Aludí en mi anterior columna a la persistencia de una vieja costumbre que retorna con los carnavales. La de ciertos intendentes municipales que tiran la casa por la ventana montando corsos, regenteando comparsas que luego se reconvierten en máquinas electorales, regalando vino en damajuanas y papel picado, fomentando el arte oficial (aquel que contrata sólo a quienes son simpáticos al poder de turno) e incitando o tolerando bailables que invitan al desenfreno para terror de los vecinos, que unas veces son personas ya retiradas de estas lides y otras auténticos objetores de conciencia que ven en el carnaval una ceremonia diabólica.
Vivimos, en Salta, un tiempo donde la antigua ortodoxia en materia de culto (centrada en los santos patronos y en don Martín Miguel de Güemes), ha sido reemplazada, cuando no desplazada, por una miríada de devociones y cultos: Al dinero, a santos no santificados, o a seudo divinidades que piden a sus fieles que bailen, beban y copulen. Los rígidos curas de negar sotana que regalaban estampitas a los niños y daban la extremaunción a los moribundos, ven con espanto la irrupción de sacerdotes laicos que celebran amores impuros, trafican con el futuro, y venden imaginario poderes y celebran oscuras ceremonias.

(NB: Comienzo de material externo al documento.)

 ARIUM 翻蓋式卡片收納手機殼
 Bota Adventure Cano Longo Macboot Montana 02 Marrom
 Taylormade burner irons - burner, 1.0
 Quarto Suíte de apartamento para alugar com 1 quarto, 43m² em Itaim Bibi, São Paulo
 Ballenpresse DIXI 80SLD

Pero hay un culto especialmente desagradable. Me refiero al culto a la personalidad, al endiosamiento de los gobernantes; a la entronización de caras sonrientes y apellidos que reclaman votos de obediencia que transforman en súbditos a los ciudadanos; me refiero a los reclamos de pleitesía, unanimidad e incienso. Un culto más propio de sultanatos que de repúblicas. Un culto que ha dejado de llamar la atención y que sólo despierta reacciones críticas de unos pocos mediocres, a decir de una ministra local.

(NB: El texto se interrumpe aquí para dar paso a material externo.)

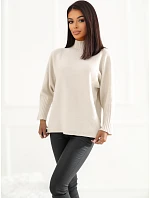 Sweter IR SW model 22550405 jasny beżowy - FPrice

Debo confesar que me cuento dentro de este pequeño ejército de mediocres al que descalifica la señora ministro. Formo parte de este grupo insatisfecho y criticón, desde que comprendí el Decreto de Supresión de Honores que inspiró Mariano Moreno. Desde que me di cuenta de que era un agravio a los derechos humanos obligar a los no peronistas rendir honores a doña María Eva Duarte de Perón, o a leer cada mañana el libro “La razón de mi vida” (que dicho sea de paso leía yo con satisfacción de peronista). A partir de entonces, identifico el culto a la personalidad como un vicio propio de las tiranías.
Y no debo andar muy desencaminado por cuando el propio señor Urtubey ha salido al paso de los fieles que habían decidido engalanar con su joven cara los libros que su Alta Bondad entregaría gratuitamente a los alumnos pobres, ordenando suprimir este homenaje sultanístico que seguramente hubiera avergonzado a muchos salteños mediocres.